* _SHORT TASK_
How many lines in the rows below contain the word "wall"? Reply with the number alone.

Dataset entries:

** Begin **

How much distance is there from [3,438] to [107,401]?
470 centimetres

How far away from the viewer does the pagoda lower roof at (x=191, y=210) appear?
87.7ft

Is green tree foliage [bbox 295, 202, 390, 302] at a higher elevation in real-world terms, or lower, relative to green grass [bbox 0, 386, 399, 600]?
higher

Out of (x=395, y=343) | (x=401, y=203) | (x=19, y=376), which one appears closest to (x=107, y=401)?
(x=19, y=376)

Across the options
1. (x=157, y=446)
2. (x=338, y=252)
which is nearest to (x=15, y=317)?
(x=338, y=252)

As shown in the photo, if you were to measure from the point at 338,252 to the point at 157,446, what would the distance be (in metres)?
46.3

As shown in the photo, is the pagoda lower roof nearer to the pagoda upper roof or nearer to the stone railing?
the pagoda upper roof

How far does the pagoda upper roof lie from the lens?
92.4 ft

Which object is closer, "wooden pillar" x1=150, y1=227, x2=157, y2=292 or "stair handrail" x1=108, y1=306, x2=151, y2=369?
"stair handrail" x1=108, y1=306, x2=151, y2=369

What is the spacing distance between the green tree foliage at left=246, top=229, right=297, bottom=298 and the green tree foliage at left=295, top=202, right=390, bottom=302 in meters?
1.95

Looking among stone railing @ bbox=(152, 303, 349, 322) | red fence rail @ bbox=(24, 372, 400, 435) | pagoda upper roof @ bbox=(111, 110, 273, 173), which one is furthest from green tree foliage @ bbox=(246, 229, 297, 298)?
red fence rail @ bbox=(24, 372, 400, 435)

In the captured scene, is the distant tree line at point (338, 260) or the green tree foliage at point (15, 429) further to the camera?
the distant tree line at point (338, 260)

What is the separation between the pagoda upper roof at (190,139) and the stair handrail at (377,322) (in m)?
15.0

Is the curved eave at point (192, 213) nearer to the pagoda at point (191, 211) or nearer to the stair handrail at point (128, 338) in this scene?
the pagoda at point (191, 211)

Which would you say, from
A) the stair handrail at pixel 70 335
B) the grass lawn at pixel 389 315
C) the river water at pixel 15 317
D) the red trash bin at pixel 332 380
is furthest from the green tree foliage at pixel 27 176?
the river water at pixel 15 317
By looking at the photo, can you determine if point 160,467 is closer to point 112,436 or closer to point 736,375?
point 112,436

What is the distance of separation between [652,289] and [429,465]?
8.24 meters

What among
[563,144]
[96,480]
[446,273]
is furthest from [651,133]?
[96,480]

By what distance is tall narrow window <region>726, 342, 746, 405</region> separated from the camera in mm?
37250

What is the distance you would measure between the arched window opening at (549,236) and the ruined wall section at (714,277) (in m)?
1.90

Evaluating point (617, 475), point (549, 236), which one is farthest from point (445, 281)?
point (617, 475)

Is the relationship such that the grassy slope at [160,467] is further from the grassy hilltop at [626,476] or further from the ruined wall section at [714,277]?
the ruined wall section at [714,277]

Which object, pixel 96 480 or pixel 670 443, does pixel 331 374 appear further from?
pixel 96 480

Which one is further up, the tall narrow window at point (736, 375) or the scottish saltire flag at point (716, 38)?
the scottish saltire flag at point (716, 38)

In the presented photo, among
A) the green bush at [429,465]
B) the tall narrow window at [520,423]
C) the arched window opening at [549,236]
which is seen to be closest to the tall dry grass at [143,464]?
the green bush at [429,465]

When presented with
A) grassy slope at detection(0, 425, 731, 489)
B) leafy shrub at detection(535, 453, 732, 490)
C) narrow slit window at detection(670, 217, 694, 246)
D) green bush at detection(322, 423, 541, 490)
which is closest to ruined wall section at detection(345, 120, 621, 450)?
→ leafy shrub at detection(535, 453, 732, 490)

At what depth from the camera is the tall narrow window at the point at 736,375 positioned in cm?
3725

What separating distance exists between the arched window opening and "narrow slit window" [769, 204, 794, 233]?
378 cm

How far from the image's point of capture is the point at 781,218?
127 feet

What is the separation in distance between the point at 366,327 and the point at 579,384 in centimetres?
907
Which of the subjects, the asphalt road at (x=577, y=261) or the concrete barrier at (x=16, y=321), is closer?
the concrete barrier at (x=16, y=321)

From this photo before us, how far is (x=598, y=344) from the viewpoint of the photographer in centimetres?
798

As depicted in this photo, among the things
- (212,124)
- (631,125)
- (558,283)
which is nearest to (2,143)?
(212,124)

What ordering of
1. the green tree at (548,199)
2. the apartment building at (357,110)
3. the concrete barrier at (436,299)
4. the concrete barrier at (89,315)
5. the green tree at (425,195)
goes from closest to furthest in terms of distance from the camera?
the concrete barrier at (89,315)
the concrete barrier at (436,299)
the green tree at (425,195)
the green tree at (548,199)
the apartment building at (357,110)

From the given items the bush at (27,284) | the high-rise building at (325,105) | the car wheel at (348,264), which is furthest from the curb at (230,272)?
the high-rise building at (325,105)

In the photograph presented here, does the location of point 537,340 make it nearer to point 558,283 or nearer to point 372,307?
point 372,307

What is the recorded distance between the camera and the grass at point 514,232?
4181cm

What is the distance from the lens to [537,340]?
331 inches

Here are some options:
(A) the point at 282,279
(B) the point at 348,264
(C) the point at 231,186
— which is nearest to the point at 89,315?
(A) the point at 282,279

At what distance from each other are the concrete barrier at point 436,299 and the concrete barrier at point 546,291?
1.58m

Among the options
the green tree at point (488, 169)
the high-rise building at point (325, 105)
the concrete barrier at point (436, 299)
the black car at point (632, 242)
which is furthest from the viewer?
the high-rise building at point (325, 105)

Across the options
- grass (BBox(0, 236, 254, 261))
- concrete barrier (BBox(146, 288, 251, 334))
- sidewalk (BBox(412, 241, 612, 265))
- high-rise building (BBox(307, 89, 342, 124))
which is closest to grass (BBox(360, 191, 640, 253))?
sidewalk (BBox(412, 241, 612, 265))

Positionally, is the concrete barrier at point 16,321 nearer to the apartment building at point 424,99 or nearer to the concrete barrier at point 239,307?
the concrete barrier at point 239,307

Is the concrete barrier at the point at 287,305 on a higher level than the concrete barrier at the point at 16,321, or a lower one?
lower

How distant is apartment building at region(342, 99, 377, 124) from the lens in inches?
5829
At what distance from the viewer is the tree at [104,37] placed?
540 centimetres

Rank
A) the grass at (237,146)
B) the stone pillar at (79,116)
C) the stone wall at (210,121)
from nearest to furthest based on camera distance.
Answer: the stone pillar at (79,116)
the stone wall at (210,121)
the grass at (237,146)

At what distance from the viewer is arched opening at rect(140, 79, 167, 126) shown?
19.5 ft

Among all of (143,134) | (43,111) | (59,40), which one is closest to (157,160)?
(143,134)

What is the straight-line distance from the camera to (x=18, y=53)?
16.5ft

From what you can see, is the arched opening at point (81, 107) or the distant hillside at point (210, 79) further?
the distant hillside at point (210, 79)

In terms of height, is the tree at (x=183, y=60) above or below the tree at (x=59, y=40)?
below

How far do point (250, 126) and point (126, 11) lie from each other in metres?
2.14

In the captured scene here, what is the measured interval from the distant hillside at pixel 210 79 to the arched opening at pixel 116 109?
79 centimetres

** End **

* _EXERCISE OUTPUT_
6